(Data entries)

= Beginning of Section =

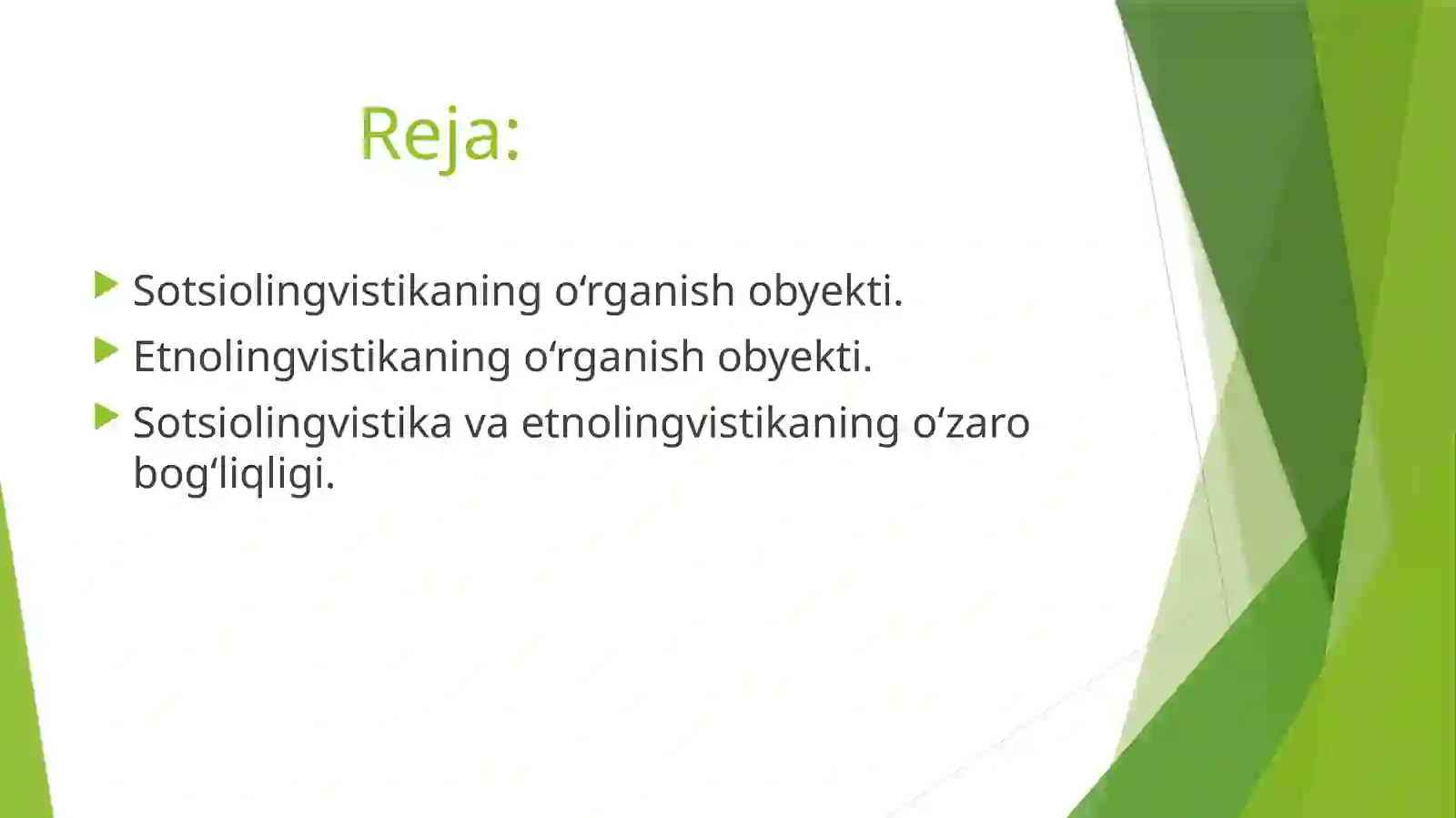 Reja:

Sotsiolingvistikaning o‘rganish obyekti.

Etnolingvistikaning o‘rganish obyekti.

Sotsiolingvistika va etnolingvistikaning o‘zaro bog‘liqligi.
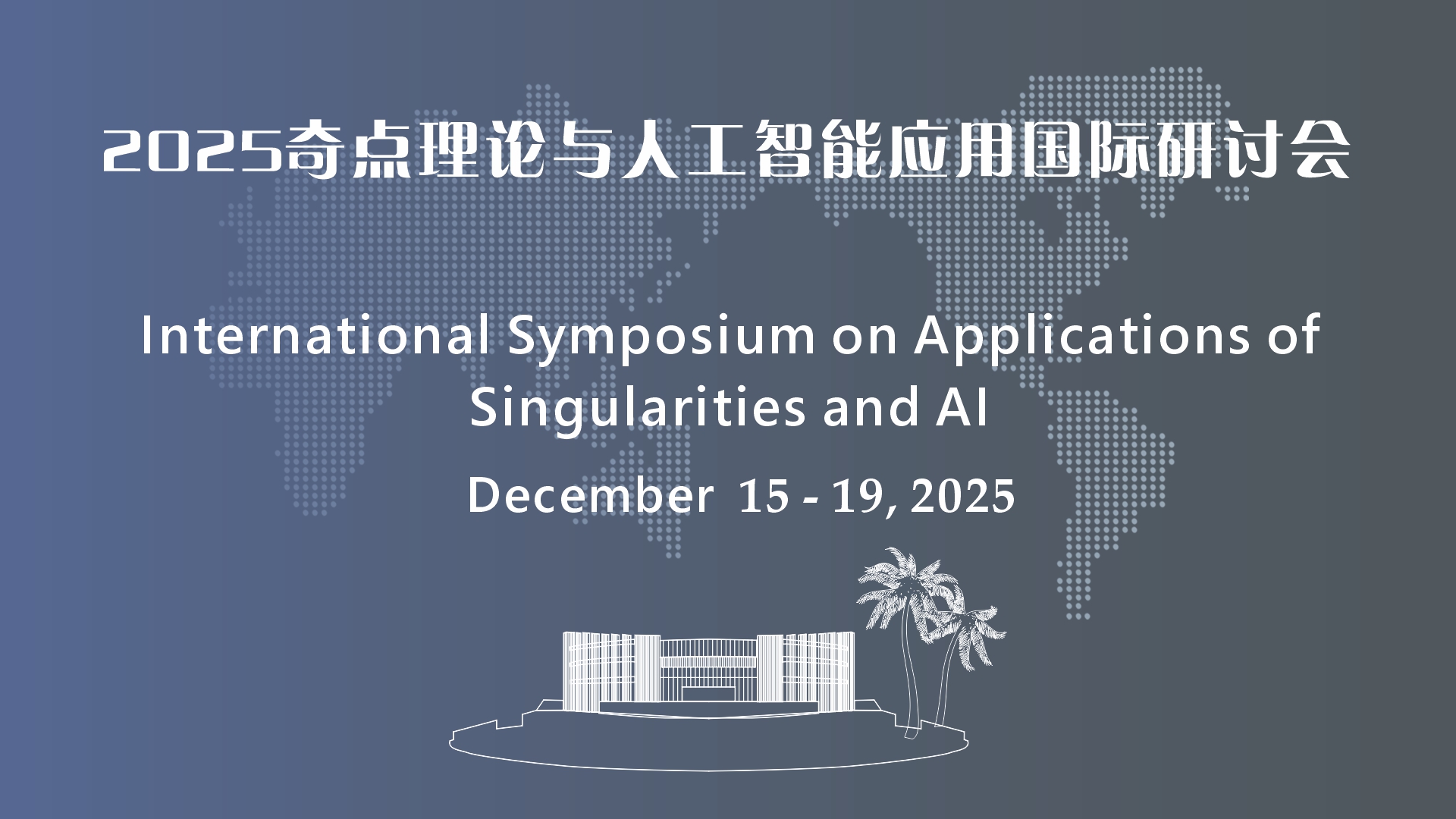 2025奇点理论与人工智能应用国际研讨会

International Symposium on Applications of Singularities and AI

December 15 - 19, 2025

= End of Section =

> **YOUR OBJECTIVE**
Print the stretch of the data from the line with "Sotsiolingvistika va etnolingvistikaning" through its last line, exactly and with both ends kept. Omit pictures.

> **TASK RESPONSE**
Sotsiolingvistika va etnolingvistikaning o‘zaro bog‘liqligi.
 2025奇点理论与人工智能应用国际研讨会

International Symposium on Applications of Singularities and AI

December 15 - 19, 2025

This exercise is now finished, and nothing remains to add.